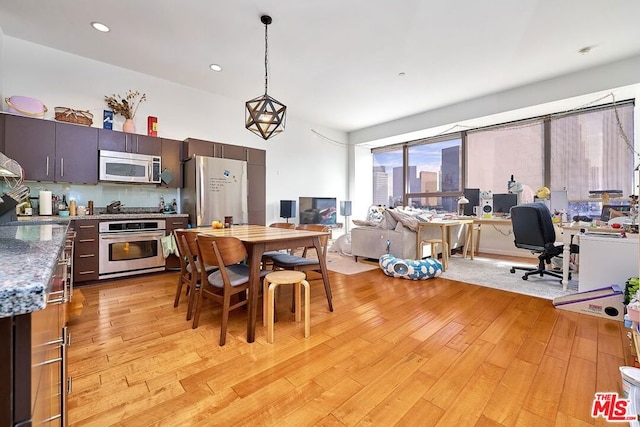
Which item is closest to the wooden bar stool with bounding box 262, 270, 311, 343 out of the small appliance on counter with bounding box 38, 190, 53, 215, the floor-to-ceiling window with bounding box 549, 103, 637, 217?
the small appliance on counter with bounding box 38, 190, 53, 215

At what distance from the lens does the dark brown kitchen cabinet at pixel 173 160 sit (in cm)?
415

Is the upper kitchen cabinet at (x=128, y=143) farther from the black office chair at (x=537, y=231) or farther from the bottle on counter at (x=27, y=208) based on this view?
the black office chair at (x=537, y=231)

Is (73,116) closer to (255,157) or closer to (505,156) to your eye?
(255,157)

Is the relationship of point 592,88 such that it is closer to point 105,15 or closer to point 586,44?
point 586,44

☆ ☆ ☆ ☆ ☆

#### Stated exercise:
Reproduce all of the data above line for line without changing a word, but leave the picture out.

#### Exercise answer:
Which item is closest to the wooden bar stool with bounding box 262, 270, 311, 343 out of the small appliance on counter with bounding box 38, 190, 53, 215, the floor-to-ceiling window with bounding box 549, 103, 637, 217?
the small appliance on counter with bounding box 38, 190, 53, 215

At what distance from the lens does the dark brown kitchen cabinet at pixel 173 160 sit (in cm)?
415

Is the upper kitchen cabinet at (x=128, y=143) farther from the black office chair at (x=537, y=231) or farther from the bottle on counter at (x=27, y=208) based on this view?
the black office chair at (x=537, y=231)

Is (73,116) closer to (255,157) or closer to (505,156) to your eye?
(255,157)

Is the relationship of point 592,88 such that it is closer to point 105,15 or closer to point 586,44?
point 586,44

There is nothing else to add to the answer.